Si, en France, les condamnations pour délit de solidarité se multiplient, les autres pays européens ne sont pas en reste. En Grèce, un homme a été condamné le 30 novembre dernier à sept ans de prison par la cour d’assises de Patras pour « transport illégal en masse » alors qu’il faisait passer sa belle-famille de nationalité syrienne sur le sol grec. Au Danemark, en 2016, près de 300 personnes ont été poursuivies pour « aide à la circulation et au séjour » de personnes en situation irrégulière.
Le durcissement du ton en Italie à l’égard des organisations non gouvernementales (ONG) portant secours en mer a également franchi un cap cette année, menant à la mise sous séquestre, en mars 2018, du bateau humanitaire Open Arms de l’ONG espagnole Proactiva. D’une dizaine d’ONG présentes en mer Méditerranée centrale en 2016, il n’en restait plus qu’une en juin. « Plus de 600 personnes tentant de traverser la Méditerranée se sont noyées au cours des quatre dernières semaines, soit la moitié du nombre total de morts dans la zone en 2018, car il n’y avait plus de bateaux de sauvetage d’ONG actives en Méditerranée centrale », dénonçait, le 12 juillet, Médecins sans frontières sur les réseaux sociaux.

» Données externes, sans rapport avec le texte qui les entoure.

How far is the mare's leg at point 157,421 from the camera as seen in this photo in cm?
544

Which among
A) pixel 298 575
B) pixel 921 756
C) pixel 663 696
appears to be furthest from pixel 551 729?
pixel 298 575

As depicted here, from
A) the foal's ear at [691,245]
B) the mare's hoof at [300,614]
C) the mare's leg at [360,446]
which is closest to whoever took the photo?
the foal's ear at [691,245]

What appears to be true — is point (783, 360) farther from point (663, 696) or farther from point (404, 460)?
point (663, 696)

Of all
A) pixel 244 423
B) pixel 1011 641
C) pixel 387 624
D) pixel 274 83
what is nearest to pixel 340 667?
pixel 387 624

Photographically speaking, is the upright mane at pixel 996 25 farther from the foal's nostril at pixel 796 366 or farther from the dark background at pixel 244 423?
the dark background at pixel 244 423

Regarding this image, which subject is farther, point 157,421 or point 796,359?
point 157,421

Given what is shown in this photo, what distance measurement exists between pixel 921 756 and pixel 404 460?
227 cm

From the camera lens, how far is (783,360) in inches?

Pourtant, la directive de l’Union européenne (UE) n° 2002/90/CE du 28 novembre 2002, dite directive « facilitation », qui définit l’infraction « d’aide à l’entrée, au transit et au séjour irréguliers » et qui oblige les Etats à adopter des sanctions appropriées, ne concerne que l’aide apportée dans un but lucratif. Mieux encore, la directive permet aux Etats de décider de ne pas imposer de sanctions « dans les cas où ce comportement a pour but d’apporter une aide humanitaire à la personne concernée ».
C’est ce que le Parlement européen a jugé utile de rappeler à l’occasion d’une résolution non législative adoptée jeudi 5 juillet, regrettant que peu d’Etats membres aient intégré cette exception dans leur législation nationale. « Les Etats membres doivent garantir que l’aide humanitaire aux migrants ne soit pas considérée comme une infraction pénale », ont affirmé les eurodéputés.
A l’heure actuelle, 16 pays de l’Union européenne appliquent des législations pénalisant potentiellement l’aide à l’entrée, à la circulation ou à l’hébergement de personnes en situation irrégulière, précise la Cimade, dans une note d’analyse publiée le 26 juin. Parmi eux, seuls sept pays [dont le Royaume-Uni, l’Espagne, la Grèce et la Belgique, NDLR] excluent dans leurs textes l’aide humanitaire de l’infraction. Par ailleurs, certaines législations différencient l’aide apportée à but lucratif ou non, ainsi que le permet l’UE dans sa directive. » C’est le cas de l’Allemagne, où la loi ne porte que sur l’aide à l’entrée et au séjour des étrangers à but lucratif.
« Cependant, certaines de ces législations changent actuellement et deviennent plus répressives envers les organisations et les individus qui feraient acte de “facilitation”, poursuivent les auteurs de la note. C’est par exemple le cas en Hongrie où la criminalisation des personnes étrangères et des organisations de défense des droits bat son plein. L’aide envers les personnes exilées est sanctionnée notamment par des campagnes de diffamation de la part du gouvernement, par la coupe de fonds et par une loi adoptée en avril 2017 obligeant les ONG hongroises bénéficiant de financements étrangers à s’enregistrer. »
Le changement pourrait néanmoins venir d’une initiative citoyenne européenne (ICE), lancée en décembre 2017 et soutenue par la Ligue des droits de l’Homme, le collectif Délinquants solidaires et plus de 130 organisations de la société civile issues de 15 Etats membres. Intitulée « Pour une Europe accueillante », elle appelle l’Union européenne à mettre fin au délit de solidarité, et pourra être examinée par la Commission européenne si elle atteint 1 million de signatures dans au moins 7 pays des 28.